半熟三昧(本とか音楽とか)

半熟ドクター(とはいえ気がつくと医師20年選手だけど)の読んだ本とか音楽とか

『魔女の世界史』

Kindleの日替わりセールにて購入したと思う。

魔女といえば中世の話だと思っていた。
確かにそうなのだ。
だけど、中世以降の「新しい魔女の時代」。それから現代につながる魔女の系譜というものがあって、この本はそういう紹介だったりする。


中世の魔女、魔女論について、僕はあまり詳しくはない。
これは別の本で読んでみよう。
しかし、中世は精神の抑圧・自由な思考の抑圧、という時代なので、今の時代・今の考え方と全く地続きではないのだよな。
だから意欲が湧かない。
かつて、これほど精神の自由が許された時代があっただろうか、という時代を僕らは生きている。
もちろん、大正モダニズムが昭和の軍国主義にとってかわったように、今の自由さが許されなくなる時代がまた巡ってくるのかもしれないが。

いずれにしろ、僕たちがイメージしている「魔女」は「中世の魔女」であって、魔女そのものでなく「中世」のイメージなんだ。*1
キリスト教と結びついた封建的権力による階級的搾取と性的差別の下に置かれた女性達が、ステレオタイプの「魔女」のイメージである。

ただ、現在のフェミニズム潮流や、19世紀演劇などで流行ったファムファタル像、女性に関するさまざまな視野・偏見・イメージは現代にもある。
女性に対するネガティブな見方は「ミソジニー」という言葉で定義するとわかりやすがい、
結局「魔女」というラベリングは、そもそもミソジニーからだったのではないか、という話。
ミソジニーの対象となるような傑出・突出した女性像、それが中世には「魔女」というラベルを貼られて弾劾されたわけだ。
たとえば、「ジャンヌ・ダルク」とかはそういう系譜ですよね。

魔女がミソジニーの対象であるとすれば、当然ながらフェミニズムの領域であるとか、ファッション・演劇界でのイコンとなりうる女性も、この「魔女」とう言葉に含まれる。「中世の魔女」とイメージは断絶しているが、女性論としての「魔女」を再定義すれば、現代においても魔女という言葉は、とりまわしの良い言葉として使えるわけですね。

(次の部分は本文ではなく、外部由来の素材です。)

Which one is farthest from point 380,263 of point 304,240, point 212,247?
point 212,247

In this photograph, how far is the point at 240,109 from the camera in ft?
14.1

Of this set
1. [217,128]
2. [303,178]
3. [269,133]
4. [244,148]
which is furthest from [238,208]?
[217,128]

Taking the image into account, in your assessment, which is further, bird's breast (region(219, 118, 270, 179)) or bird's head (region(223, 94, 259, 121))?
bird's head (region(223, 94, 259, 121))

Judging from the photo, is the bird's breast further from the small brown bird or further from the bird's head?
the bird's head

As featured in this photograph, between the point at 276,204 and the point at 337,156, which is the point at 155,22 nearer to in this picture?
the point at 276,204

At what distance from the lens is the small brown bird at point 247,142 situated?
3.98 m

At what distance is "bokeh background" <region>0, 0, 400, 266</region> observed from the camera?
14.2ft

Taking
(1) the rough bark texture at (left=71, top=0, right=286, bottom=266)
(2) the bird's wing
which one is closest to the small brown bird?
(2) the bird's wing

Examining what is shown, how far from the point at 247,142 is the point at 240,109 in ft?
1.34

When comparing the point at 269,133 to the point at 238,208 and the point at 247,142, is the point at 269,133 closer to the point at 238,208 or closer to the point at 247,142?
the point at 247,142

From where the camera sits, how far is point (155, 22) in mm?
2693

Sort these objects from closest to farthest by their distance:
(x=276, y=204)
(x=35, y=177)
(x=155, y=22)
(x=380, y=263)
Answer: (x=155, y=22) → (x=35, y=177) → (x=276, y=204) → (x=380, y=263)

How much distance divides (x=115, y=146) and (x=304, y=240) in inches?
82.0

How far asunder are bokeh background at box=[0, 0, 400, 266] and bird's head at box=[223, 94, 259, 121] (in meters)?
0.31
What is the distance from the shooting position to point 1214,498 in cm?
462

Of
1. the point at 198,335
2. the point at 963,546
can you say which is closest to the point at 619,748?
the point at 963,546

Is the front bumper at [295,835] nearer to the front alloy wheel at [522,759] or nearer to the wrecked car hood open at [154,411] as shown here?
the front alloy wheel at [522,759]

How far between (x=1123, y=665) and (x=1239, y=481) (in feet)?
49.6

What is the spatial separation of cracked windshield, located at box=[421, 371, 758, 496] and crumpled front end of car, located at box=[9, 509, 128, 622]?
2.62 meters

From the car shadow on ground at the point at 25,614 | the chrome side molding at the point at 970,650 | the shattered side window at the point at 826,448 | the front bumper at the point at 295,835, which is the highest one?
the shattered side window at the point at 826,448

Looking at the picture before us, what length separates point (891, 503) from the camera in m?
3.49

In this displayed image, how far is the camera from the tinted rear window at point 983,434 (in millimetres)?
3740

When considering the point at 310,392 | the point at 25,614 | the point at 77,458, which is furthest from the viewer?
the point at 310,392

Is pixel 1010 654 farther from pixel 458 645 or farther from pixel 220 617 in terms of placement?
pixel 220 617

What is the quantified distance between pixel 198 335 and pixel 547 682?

ただまあ、一般的な話でいえば、「魔女」といえば、「ねるねるねるね」のおばあさんのような、鉤鼻で黒衣に身を包んだ魔法使い然としたイメージだから、あえてスティグマに満ちた言葉を再利用しなくてもいいのではないか、と思ったりはする。

という意味で、かなり予想を裏切られた本。
というのも著者の海野弘は『アール・ヌーボーの世界』で有名になった19世紀〜20世紀が得意な人だから。

ミシュレ『魔女』

魔女〈下〉 (岩波文庫 青 432-2)

魔女〈下〉 (岩波文庫 青 432-2)

魔女〈上〉 (岩波文庫)

魔女〈上〉 (岩波文庫)

これは、昔の本なので、読みにくかった。昔の本って読みにくいよね。
上記の、魔女という言葉の再定義になったルーツと言えるべき本。